Sit-in, Go-in, Talk-in, Dance-in, Sing-in - das alles und noch viel mehr war möglich im Kino Bleibtreustraße 12. Der Veranstaltungsflyer von Anfang 1968 zeigt Buddha, ein Auto-Magazin und Demonstranten mit dem Transparent "Wir fordern veritas iustitia libertas statt Zwangsanstalt". Drinnen gab es Hannes Wader, Ingo Insterburg und die Reizzwecken. Schöne Mischung. Die Protest-Life-Balance stimmte im Westberlin des anbrechenden Jahres der Bewegung.

• _Aufgeführte Einträge_
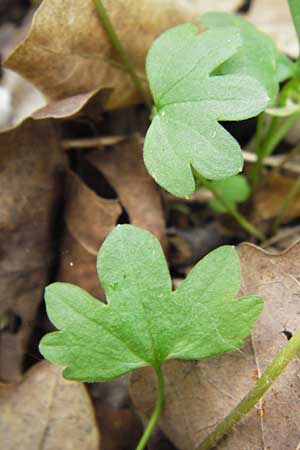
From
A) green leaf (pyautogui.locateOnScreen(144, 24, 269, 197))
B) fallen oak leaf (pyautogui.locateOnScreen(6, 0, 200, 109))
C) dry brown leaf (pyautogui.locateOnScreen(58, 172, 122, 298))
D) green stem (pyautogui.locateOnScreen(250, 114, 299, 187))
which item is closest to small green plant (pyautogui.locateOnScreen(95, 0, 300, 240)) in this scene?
green leaf (pyautogui.locateOnScreen(144, 24, 269, 197))

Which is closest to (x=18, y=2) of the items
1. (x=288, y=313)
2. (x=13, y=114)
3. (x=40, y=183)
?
(x=13, y=114)

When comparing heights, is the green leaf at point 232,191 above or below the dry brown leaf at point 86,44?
below

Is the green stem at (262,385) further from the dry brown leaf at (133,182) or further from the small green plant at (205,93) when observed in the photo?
the dry brown leaf at (133,182)

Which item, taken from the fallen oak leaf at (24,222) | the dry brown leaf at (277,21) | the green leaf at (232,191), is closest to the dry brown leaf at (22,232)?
the fallen oak leaf at (24,222)

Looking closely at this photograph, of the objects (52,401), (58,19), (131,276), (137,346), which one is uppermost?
(58,19)

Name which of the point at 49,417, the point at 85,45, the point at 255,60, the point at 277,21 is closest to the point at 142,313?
the point at 49,417

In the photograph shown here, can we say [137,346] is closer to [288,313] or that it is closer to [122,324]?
[122,324]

• _Aufgaben_
[A] Gib aus dem Text über das Kino in der Bleibtreustraße 12 den Abschnitt wortgetreu wieder, der mit den Worten „Sit-in, Go-in, Talk-in, Dance-in, Sing-in“ beginnt und mit „Jahres der Bewegung.“ endet.
[B] Erkläre anhand des Textes über das Kino in der Bleibtreustraße 12, worauf sich die Bemerkung „Schöne Mischung“ bezieht.
[C] Führe den Text über das Kino in der Bleibtreustraße 12 im Anschluss an seinen letzten Satz weiter.

• _Endgültige Antworten_
[A]
Sit-in, Go-in, Talk-in, Dance-in, Sing-in - das alles und noch viel mehr war möglich im Kino Bleibtreustraße 12. Der Veranstaltungsflyer von Anfang 1968 zeigt Buddha, ein Auto-Magazin und Demonstranten mit dem Transparent "Wir fordern veritas iustitia libertas statt Zwangsanstalt". Drinnen gab es Hannes Wader, Ingo Insterburg und die Reizzwecken. Schöne Mischung. Die Protest-Life-Balance stimmte im Westberlin des anbrechenden Jahres der Bewegung.

[B] Die Bemerkung bezieht sich auf das Programm im Inneren des Kinos. Dort traten Hannes Wader, Ingo Insterburg und die Reizzwecken auf.

[C]
Revolutionären Schwung gab schon das Jahr 1967 mit: Am 2. Juni hatte die Polizei eine Protestdemonstration gegen den Besuch des Schahs von Persien knüppelnd auseinandergetrieben. Der Polizist Karl-Heinz Kurras hatte Benno Ohnesorg, 26, Student der Romanistik und Germanistik, erschossen. In der Frontstadt hatte von 1957 bis 1966 Willy Brandt regiert, nun stand der links-pragmatische SPDler Klaus Schütz dem Senat vor. Beide in den Augen der bewegten Studenten keine wackeren Vertreter der Demokratie, sondern des repressiven Systems. Nicht ohne Spaß rief man: "Brecht dem Schütz die Gräten, alle Macht den Räten!"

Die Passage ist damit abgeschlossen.